Budget approved by a margin of 750 votes.
By: Leon Tovey
MONROE Despite strong opposition from Monroe’s senior communities, township voters on Tuesday approved the school board’s proposed 2005-06 budget by 750 votes, the widest margin in recent years.
Voters approved the $69.9 million spending plan which will draw $53.15 million from taxes 2,802 to 2,052. The budget carries a 2.96 percent hike in the school tax rate, from $1.734 per $100 of assessed valuation to $1.785. Under that rate, the owner of a house assessed at the township average of $160,100 will pay $2,857.79 in school taxes, up $78.72.
Voters also elected the three incumbent board members Joe Homoki, Kathy Kolupanowich and Kathy Leonard to three-year terms. The three ran unopposed.
Superintendent Ralph Ferrie said Tuesday night that he was "very pleased" with the show of voter support.
"I told Wayne (Holliday, school business administrator) last night we needed 2,800 votes to win," Dr. Ferrie told a crowd of joyous PTO members at township hall after the results were announced. "I’d just like to thank all of you for your hard work and the community for all of its support."
While the budget was approved overwhelmingly at seven of the township’s 12 polling stations, it was defeated at the five stations located in the township’s five oldest planned retirement communities: Rossmoor, Concordia, Clearbrook, Greenbriar at Whittingham and the Ponds.
Resident of the township’s two newer PRCs, Encore and Regency at Monroe, voted at Applegarth Middle School and Brookside Elementary School, respectively. The budget was approved at Applegarth 203 to 107 and at Brookside 542 to 188.
Senior community voters were largely responsible for the defeat of last year’s proposed $62.8 million budget, with 61.7 percent voting against the plan. The Township Council later cut $500,000 from the budget.
Residents of the senior communities interviewed by The Cranbury Press Tuesday who said they voted against the budget cited concerns about increased taxes and too much money being spent on administrative costs.
"Teachers should be paid more, kids should have more spent on them," said Joe Saloman of Encore, who voted against the budget. "When I went to school, there was one principal. Now you’ve got all kinds of vice principals and other administrators why is that necessary?"
Degna Johnson of Rossmoor was even more blunt.
"I don’t think they should raise our taxes period," she said.

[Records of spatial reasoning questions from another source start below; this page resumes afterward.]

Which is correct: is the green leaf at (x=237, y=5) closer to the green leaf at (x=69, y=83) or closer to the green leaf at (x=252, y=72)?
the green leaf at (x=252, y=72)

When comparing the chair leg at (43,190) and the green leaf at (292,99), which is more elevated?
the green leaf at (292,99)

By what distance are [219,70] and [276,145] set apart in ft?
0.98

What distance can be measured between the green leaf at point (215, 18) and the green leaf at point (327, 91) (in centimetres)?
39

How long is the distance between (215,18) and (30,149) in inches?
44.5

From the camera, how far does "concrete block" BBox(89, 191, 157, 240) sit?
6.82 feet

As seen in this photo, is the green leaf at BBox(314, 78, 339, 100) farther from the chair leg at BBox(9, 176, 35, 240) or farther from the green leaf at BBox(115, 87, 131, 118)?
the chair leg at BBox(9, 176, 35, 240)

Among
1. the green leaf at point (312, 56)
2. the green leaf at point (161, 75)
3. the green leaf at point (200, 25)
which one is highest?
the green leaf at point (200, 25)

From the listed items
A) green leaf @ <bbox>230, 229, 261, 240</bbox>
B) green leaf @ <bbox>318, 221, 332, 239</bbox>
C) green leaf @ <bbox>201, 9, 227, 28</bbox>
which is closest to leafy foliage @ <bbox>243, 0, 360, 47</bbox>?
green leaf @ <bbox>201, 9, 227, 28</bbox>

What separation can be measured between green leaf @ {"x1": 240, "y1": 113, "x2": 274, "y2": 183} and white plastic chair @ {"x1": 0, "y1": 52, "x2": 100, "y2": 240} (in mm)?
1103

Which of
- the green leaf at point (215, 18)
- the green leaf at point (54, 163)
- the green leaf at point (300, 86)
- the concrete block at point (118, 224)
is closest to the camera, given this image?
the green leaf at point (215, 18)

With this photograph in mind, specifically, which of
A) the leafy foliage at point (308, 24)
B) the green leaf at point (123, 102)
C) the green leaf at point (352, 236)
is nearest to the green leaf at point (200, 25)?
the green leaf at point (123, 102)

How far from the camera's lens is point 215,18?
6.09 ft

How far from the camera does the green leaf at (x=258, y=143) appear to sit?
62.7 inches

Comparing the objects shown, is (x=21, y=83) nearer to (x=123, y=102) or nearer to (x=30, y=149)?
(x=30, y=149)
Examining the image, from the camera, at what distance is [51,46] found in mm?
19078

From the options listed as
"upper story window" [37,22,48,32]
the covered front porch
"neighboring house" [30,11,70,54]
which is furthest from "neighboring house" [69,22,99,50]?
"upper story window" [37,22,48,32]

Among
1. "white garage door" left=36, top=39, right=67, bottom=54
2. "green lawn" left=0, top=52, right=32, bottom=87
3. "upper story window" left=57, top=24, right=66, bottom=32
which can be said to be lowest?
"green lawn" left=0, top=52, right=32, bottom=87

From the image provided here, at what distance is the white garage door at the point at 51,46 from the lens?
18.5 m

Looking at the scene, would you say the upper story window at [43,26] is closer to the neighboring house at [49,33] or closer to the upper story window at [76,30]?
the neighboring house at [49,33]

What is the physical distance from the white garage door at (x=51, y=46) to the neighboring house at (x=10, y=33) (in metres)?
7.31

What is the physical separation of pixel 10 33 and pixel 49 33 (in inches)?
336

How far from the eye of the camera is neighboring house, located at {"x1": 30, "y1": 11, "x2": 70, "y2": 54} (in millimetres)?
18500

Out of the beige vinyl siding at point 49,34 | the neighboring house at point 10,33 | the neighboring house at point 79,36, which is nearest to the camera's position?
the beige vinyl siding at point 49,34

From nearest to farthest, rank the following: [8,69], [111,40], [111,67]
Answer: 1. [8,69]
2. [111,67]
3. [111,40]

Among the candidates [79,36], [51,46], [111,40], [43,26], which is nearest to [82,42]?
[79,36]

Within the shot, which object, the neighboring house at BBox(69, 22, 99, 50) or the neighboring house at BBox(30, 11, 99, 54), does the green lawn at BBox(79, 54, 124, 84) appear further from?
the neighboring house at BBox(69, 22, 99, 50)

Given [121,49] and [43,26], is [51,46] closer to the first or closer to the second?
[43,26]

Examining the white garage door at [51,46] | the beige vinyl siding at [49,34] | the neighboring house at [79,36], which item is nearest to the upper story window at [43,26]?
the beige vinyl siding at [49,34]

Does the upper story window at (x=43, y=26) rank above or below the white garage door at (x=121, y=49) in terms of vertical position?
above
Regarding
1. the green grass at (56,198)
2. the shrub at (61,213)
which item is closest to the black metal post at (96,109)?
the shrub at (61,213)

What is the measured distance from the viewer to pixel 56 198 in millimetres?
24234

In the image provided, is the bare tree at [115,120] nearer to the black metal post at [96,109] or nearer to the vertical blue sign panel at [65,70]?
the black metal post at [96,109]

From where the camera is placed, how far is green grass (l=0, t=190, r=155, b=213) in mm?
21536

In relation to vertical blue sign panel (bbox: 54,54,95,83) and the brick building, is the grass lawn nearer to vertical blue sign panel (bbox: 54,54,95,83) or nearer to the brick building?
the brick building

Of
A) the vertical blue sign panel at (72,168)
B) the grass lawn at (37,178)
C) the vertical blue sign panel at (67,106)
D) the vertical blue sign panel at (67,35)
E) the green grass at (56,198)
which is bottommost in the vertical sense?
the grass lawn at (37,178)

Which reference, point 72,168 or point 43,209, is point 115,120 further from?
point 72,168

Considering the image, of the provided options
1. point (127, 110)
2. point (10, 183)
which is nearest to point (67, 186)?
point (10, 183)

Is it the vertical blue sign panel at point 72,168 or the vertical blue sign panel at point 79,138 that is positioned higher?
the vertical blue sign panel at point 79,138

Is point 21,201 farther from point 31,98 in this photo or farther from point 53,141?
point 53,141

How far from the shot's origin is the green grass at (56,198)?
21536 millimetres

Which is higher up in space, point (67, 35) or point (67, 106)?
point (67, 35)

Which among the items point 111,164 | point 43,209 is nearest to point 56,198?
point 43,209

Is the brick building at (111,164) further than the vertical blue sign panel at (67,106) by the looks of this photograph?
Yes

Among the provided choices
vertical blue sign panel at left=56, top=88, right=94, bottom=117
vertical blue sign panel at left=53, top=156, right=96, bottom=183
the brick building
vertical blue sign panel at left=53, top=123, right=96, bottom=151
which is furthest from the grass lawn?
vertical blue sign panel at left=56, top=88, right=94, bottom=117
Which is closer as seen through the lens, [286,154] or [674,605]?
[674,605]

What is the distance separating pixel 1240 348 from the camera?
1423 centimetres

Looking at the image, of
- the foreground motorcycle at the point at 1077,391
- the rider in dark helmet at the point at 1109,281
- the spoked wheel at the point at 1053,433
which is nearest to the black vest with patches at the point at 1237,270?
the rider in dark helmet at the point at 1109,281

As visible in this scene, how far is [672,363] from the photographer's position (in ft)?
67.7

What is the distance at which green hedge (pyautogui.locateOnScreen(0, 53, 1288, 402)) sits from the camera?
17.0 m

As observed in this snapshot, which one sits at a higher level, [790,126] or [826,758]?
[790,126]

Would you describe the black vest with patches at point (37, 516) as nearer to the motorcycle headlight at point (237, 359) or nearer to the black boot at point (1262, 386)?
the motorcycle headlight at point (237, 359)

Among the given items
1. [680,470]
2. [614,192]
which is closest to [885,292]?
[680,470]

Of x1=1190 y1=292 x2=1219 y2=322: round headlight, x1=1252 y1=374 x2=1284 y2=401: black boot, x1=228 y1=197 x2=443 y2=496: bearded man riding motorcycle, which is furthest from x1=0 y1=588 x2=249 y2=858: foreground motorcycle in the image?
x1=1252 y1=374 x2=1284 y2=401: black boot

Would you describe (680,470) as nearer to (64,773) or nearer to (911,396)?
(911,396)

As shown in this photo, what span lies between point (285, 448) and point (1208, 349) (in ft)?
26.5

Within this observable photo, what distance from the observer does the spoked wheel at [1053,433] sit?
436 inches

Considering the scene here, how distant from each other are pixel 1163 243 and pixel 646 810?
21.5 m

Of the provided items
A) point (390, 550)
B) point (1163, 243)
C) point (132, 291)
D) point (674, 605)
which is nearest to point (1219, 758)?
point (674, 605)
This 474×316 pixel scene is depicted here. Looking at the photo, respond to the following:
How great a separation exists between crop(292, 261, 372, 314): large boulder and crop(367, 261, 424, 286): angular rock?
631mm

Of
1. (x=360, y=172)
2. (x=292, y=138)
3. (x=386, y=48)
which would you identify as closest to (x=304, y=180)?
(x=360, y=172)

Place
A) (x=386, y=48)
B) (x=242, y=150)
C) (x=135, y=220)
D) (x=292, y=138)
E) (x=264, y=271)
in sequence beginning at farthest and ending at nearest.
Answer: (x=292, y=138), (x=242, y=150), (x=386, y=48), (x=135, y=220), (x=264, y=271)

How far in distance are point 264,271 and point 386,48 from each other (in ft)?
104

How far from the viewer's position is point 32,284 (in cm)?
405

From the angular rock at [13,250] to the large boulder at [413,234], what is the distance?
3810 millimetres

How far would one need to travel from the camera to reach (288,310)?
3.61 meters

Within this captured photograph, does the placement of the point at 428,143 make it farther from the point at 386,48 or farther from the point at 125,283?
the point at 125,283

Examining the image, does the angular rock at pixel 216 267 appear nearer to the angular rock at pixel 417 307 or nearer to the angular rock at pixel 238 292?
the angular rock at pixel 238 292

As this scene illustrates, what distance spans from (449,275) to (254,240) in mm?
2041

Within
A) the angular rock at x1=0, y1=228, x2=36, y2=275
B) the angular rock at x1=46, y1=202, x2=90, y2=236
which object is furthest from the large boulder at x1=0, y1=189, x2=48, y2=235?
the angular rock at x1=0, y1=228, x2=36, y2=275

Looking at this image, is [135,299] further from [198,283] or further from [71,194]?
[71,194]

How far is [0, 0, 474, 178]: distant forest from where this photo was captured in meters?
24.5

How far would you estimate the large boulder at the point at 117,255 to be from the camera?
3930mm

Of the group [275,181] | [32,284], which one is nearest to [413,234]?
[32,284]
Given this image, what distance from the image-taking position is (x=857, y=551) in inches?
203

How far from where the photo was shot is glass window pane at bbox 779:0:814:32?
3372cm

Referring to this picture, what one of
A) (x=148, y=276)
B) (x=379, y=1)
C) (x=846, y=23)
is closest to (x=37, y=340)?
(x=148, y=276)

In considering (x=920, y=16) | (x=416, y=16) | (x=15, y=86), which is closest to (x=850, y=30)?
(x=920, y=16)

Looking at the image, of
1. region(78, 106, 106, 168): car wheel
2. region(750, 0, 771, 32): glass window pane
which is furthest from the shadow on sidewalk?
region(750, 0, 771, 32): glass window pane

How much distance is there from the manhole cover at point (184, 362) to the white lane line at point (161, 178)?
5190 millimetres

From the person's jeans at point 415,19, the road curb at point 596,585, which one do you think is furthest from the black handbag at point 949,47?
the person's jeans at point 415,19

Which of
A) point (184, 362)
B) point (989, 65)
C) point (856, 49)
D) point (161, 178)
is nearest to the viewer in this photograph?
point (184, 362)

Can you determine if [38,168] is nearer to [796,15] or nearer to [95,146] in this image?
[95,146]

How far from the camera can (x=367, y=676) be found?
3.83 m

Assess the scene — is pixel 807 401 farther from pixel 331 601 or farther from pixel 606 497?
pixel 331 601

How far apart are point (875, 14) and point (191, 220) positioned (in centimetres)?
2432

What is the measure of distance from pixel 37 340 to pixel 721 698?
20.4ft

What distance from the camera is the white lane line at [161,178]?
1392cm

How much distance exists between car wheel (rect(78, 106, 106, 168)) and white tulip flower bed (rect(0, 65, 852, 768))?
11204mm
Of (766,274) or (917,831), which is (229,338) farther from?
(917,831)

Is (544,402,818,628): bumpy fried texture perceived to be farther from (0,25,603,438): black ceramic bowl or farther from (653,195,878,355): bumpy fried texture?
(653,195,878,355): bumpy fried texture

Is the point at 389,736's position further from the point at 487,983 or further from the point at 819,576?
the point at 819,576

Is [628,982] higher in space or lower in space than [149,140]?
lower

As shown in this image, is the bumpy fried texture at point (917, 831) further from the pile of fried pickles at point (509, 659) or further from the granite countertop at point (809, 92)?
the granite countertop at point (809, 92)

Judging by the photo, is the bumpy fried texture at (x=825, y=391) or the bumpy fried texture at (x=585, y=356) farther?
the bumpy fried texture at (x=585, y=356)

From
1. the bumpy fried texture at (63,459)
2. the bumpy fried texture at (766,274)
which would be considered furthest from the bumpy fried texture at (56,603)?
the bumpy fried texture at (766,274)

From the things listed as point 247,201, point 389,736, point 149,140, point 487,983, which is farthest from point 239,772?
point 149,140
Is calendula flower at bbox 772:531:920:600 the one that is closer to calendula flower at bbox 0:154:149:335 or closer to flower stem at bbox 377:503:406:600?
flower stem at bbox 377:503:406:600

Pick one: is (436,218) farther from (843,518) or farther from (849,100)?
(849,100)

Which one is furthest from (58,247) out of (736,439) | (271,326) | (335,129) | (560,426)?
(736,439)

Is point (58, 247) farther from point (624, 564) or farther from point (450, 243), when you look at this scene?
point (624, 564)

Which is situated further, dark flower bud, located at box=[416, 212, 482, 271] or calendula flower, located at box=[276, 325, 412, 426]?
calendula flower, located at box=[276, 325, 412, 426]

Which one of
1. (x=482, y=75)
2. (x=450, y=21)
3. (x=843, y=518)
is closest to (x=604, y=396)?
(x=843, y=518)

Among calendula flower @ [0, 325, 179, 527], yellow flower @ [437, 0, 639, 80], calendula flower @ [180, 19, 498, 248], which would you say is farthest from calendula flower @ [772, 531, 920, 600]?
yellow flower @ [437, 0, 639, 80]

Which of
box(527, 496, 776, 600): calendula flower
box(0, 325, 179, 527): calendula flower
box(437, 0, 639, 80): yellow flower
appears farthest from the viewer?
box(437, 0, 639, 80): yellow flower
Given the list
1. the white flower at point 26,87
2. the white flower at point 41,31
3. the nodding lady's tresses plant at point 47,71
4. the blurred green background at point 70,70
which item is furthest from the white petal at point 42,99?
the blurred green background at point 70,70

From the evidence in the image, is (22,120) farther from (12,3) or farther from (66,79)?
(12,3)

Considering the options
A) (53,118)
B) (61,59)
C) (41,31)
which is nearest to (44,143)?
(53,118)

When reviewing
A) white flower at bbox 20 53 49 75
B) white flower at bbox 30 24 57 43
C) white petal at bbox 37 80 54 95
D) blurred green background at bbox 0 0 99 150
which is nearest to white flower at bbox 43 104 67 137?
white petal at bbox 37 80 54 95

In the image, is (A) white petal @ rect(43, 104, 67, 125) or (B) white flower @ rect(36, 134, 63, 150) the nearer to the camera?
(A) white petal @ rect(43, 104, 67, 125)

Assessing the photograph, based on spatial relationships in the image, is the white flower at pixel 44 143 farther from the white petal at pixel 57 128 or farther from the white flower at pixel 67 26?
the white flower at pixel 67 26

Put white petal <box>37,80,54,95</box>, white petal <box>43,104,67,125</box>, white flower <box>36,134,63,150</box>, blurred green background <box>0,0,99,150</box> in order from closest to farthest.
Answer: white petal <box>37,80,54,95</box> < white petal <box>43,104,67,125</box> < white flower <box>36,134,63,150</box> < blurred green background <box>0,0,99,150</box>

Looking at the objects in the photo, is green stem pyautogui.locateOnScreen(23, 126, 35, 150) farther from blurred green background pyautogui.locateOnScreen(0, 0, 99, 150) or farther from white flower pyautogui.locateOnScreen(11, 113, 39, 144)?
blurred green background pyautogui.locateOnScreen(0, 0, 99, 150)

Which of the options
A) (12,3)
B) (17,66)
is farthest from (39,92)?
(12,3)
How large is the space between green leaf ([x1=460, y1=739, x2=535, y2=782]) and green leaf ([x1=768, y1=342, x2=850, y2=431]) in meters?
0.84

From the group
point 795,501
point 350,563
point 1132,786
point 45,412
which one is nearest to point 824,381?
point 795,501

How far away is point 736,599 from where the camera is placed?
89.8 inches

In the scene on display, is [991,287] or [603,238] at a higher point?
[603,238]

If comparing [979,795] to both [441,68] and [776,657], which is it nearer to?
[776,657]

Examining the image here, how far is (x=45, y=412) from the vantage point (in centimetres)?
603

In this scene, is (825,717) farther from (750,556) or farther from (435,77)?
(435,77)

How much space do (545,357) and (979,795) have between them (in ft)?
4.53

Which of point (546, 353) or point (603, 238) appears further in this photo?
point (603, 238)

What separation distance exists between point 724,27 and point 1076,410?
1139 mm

But another Rossmoor resident, August Criscito, said he voted for the budget even though his children and grandchildren are all long out of school out of a sense of a civic and social duty.
"Anything for the kids," he said. "The school board did a good job keeping the budget down and if we vote against the kids, maybe their parents’ll vote against us."
Opposition to the budget was not limited to the senior communities. Sandy Goshorn, a resident of northeast Monroe, was among 106 residents who voted against the budget at the Community Center.
"I don’t think that they’re using their money appropriately and I think they can find their money elsewhere," Ms. Goshorn said.
But among the 350 Community Center voters who apparently disagreed with Ms. Goshorn were husband and wife Lindsay and Linda Malmstadt of Monmouth Road, who said they voted for the budget.
The Malmstadts, who have a daughter in Mill Lake Elementary School said they voted for the budget last year as well and that they felt this year’s budget could have been even bigger.
"It’s a very lean budget," Ms. Malmstadt said of the 2005-06 budget. "They really didn’t cover enough of what the schools need."
Lloyd and Debbie Wallace also voted yes on the budget.
"We think the schools here are great," Ms. Wallace said Tuesday afternoon at the Monmouth Road First Aid building.
"And we’d like to keep them that way," her husband added, noting that their granddaughter, who lives with them, is a student at Mill Lake School. "You have to consider: If the schools are shot, the whole neighborhood’s going to go with them."